リラクゼーション『魔王の館』
「ココ……だろうなぁ」
会社の先輩に紹介されたマッサージ店は、紛れもなく変な店だった。
まるでゲームに出てくる魔王城を彷彿とさせる見た目、そして名前が『リラクゼーション 魔王の館』。その見た目と名前で入ることが少し躊躇われたが、先輩いわく「マジでヤベェ効き目だから!」との事。
仕方なくマッサージ店の扉を開けることに。
「やく来たな愚かな人間共め! リラクゼーション魔王の館へようこそ。御予約の方でしょうか?」
「え、あ、はい。90分全身コースを予約してた坂崎です」
二本の角を生やした受付の女性が、ニッコリと笑ってやってきた。どうやらそういうコンセプトのお店の様である。商売とは言え大変だなぁ。
「勇者サカザキ様ですね? 当館は初めてですか?」
「あ、はい」
「では御説明から入らせて頂きますね!」
受付の女性は嬉しそうにカウンターの下から三つ折りのリーフレットを取り出すと、開いて見せてくれた。

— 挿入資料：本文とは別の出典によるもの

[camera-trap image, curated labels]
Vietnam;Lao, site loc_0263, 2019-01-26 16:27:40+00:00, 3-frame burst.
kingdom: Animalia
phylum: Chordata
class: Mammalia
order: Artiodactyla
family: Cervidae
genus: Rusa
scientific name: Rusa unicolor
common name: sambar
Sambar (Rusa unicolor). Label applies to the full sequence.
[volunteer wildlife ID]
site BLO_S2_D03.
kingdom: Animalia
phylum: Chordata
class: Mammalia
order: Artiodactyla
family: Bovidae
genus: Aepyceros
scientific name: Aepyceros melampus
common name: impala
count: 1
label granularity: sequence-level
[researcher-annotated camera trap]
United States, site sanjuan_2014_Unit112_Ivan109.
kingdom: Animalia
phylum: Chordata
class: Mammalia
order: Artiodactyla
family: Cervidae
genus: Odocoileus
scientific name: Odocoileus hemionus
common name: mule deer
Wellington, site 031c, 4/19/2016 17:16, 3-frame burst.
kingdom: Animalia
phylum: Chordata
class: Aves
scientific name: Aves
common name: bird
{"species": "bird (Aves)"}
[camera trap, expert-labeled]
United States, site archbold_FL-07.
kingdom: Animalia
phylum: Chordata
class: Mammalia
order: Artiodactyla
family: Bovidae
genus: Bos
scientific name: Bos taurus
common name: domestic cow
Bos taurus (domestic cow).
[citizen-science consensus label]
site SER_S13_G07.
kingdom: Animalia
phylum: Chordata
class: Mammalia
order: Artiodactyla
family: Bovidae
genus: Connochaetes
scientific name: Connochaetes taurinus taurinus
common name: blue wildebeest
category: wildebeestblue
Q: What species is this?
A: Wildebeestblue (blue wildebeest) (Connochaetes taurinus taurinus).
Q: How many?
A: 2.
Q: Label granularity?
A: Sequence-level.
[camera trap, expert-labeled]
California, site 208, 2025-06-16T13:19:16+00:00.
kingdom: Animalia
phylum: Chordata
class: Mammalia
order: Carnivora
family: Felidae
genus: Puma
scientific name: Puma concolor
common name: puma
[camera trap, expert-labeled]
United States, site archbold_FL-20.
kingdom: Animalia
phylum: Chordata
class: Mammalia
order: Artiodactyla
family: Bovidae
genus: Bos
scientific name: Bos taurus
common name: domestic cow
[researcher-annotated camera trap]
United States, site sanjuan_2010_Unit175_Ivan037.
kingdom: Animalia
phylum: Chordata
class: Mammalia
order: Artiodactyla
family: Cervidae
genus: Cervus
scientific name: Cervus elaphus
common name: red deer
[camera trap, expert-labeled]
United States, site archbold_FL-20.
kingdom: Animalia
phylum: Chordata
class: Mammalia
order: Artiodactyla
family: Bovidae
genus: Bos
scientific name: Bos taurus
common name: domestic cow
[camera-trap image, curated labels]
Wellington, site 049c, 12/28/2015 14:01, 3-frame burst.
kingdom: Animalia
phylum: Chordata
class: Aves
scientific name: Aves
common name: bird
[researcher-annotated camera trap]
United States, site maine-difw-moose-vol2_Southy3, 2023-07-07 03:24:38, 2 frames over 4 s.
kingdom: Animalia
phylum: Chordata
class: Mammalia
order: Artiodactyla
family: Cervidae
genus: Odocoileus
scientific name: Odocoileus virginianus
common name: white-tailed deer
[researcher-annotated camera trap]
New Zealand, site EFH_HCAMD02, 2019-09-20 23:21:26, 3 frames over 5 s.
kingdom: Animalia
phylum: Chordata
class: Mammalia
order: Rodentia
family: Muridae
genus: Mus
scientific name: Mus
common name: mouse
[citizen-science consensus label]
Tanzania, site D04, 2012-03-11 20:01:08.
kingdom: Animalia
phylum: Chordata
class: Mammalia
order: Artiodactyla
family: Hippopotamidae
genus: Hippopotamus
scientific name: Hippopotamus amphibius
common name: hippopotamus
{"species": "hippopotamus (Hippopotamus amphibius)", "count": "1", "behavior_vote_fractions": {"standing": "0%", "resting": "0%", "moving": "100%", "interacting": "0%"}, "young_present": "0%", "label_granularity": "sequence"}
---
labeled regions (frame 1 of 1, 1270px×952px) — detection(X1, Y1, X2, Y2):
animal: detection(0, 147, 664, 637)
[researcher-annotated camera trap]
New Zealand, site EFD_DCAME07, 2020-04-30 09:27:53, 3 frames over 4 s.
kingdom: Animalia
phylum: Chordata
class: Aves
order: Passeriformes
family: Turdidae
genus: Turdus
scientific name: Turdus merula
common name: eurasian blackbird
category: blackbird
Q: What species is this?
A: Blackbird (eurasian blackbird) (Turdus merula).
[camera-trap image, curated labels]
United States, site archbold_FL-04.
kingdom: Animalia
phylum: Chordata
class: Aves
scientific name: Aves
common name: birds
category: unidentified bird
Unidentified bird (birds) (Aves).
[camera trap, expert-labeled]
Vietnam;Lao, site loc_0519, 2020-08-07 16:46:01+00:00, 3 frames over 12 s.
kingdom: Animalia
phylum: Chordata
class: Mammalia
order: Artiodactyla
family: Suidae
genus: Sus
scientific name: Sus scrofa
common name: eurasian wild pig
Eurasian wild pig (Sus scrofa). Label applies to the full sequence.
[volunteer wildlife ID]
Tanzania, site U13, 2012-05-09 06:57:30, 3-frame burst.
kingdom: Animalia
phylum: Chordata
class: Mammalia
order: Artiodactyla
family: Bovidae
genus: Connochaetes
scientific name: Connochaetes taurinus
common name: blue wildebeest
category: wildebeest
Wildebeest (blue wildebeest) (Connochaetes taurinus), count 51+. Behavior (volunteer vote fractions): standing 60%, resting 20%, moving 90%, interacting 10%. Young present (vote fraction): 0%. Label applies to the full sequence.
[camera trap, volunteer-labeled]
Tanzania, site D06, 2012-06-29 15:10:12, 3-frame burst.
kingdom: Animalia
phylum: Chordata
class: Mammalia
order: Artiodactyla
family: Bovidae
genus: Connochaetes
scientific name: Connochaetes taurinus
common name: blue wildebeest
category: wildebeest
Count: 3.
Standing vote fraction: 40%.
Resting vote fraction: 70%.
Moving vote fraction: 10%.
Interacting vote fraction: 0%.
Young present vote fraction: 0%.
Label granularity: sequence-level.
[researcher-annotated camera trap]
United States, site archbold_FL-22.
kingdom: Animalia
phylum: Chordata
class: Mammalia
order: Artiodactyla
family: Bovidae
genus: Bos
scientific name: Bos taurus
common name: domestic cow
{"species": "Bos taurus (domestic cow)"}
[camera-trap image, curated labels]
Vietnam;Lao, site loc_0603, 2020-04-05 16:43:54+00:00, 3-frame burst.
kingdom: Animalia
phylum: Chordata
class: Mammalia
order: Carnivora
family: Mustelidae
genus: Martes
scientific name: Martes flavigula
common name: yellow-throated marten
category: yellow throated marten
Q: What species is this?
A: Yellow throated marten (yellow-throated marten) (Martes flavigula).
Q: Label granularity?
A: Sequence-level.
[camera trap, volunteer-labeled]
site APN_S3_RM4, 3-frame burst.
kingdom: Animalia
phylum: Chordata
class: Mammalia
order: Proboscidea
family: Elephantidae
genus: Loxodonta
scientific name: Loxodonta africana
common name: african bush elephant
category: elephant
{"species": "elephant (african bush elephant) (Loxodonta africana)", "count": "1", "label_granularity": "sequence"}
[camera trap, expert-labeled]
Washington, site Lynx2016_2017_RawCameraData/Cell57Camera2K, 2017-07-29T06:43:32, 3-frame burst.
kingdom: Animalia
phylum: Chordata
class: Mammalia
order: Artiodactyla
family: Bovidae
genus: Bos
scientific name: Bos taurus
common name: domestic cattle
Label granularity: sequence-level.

「当館は魔王様の形態に合わせて喜怒哀楽の四つのコースがございます」
……ん? 形態? 喜怒哀楽?
「まずは喜びの第一形態でございます。こちらは標準的な高ステータスから繰り出される全体攻撃魔法と防御力を無視した『揉み』と『ほぐし』の二回攻撃が特徴となっております」
嬉しそうに説明をする受付嬢だが、聞いているこちらは少し恥ずかしい。
どうやら俺は魔王を討伐しに来た勇者の設定になっているらしい。まあ、せっかく来たからしばらく付き合うとするか。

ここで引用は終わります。